BRIEF: Copy out the line containing "What is the measured separation" and each line after it, through the last one in the material, exactly as written.

RECORDED DATA:
++++++

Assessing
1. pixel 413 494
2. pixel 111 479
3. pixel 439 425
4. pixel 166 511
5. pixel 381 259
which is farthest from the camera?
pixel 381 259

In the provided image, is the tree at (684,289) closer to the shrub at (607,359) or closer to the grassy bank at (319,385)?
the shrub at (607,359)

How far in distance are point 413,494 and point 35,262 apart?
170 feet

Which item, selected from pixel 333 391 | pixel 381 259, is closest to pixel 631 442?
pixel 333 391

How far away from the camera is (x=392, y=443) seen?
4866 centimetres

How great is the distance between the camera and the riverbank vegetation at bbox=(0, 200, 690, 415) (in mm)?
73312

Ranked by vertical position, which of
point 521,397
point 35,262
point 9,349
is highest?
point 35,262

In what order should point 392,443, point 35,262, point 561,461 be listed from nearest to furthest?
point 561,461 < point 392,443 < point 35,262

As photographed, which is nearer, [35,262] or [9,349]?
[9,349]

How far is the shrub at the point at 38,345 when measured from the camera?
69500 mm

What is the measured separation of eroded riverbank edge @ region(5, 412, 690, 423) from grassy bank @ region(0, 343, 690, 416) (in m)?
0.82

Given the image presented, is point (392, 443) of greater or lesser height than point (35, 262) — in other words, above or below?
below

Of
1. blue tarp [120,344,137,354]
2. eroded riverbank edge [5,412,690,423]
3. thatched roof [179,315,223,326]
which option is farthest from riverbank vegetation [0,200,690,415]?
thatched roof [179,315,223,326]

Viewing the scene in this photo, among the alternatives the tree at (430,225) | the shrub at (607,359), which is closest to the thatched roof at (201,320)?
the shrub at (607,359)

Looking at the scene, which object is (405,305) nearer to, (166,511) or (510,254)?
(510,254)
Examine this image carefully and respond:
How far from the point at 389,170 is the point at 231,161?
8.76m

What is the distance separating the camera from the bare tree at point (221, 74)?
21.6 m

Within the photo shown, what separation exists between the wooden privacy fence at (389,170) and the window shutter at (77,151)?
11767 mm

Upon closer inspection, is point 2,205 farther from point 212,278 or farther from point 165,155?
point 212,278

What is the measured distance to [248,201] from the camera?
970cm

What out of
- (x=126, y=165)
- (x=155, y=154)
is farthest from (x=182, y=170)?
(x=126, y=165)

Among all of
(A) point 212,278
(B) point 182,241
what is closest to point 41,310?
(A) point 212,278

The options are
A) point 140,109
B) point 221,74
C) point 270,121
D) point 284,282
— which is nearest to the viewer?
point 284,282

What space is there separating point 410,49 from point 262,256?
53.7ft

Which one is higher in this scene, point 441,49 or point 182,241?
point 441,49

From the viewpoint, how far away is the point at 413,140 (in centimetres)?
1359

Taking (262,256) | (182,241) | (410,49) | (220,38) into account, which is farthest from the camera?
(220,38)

++++++

EXERCISE SOLUTION:
What is the measured separation of eroded riverbank edge @ region(5, 412, 690, 423) from grassy bank @ region(0, 343, 690, 416) (in m)?
0.82

Given the image presented, is point (392, 443) of greater or lesser height than point (35, 262) — in other words, above or below?
below

Of
1. blue tarp [120,344,137,354]
2. eroded riverbank edge [5,412,690,423]
3. thatched roof [179,315,223,326]
which option is farthest from riverbank vegetation [0,200,690,415]?
thatched roof [179,315,223,326]

Viewing the scene in this photo, among the alternatives the tree at (430,225) | the shrub at (607,359), which is closest to the thatched roof at (201,320)?
the shrub at (607,359)

Looking at the scene, which object is (405,305) nearer to, (166,511) or (510,254)?
(510,254)
Examine this image carefully and respond:
How far from the point at 389,170 is the point at 231,161?
8.76m

What is the distance separating the camera from the bare tree at point (221, 74)?
21.6 m

Within the photo shown, what separation exists between the wooden privacy fence at (389,170) and the window shutter at (77,151)?
11767 mm

Upon closer inspection, is point 2,205 farther from point 212,278 or farther from point 165,155?
point 212,278

What is the measured distance to [248,201] from the camera?
970cm

What out of
- (x=126, y=165)
- (x=155, y=154)
is farthest from (x=182, y=170)?
(x=126, y=165)

Among all of
(A) point 212,278
(B) point 182,241
what is closest to point 41,310?
(A) point 212,278

The options are
A) point 140,109
B) point 221,74
C) point 270,121
D) point 284,282
— which is nearest to the viewer?
point 284,282

What space is there separating point 410,49 from point 262,256?
53.7ft

Which one is higher in this scene, point 441,49 or point 182,241?
point 441,49

From the viewpoint, how far away is the point at 413,140 (in centimetres)?
1359

Taking (262,256) | (182,241) | (410,49) | (220,38) into account, which is farthest from the camera?
(220,38)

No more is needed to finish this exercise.